Items from a dataset
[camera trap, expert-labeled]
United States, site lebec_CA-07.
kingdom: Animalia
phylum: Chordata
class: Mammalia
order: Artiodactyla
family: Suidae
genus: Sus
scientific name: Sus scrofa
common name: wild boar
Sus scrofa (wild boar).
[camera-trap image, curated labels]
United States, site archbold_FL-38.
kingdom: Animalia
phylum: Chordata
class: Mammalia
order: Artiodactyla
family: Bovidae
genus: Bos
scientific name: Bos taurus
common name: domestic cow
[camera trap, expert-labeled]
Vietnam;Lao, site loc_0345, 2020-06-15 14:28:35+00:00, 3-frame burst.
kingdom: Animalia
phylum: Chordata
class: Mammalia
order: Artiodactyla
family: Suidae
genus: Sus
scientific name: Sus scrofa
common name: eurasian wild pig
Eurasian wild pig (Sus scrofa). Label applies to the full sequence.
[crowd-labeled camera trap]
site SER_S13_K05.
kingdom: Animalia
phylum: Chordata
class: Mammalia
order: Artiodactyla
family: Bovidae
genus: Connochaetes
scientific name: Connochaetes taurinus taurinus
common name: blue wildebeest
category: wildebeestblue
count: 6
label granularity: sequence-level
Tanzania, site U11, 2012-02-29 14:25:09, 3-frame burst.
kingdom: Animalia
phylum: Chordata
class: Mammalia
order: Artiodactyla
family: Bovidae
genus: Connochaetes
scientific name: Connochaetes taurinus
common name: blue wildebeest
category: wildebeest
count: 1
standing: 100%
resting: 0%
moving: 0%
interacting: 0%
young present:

#### Directions:
Which lines of the data include "trap"? Copy each of them.

#### Answer space:
[camera trap, expert-labeled]
[camera-trap image, curated labels]
[camera trap, expert-labeled]
[crowd-labeled camera trap]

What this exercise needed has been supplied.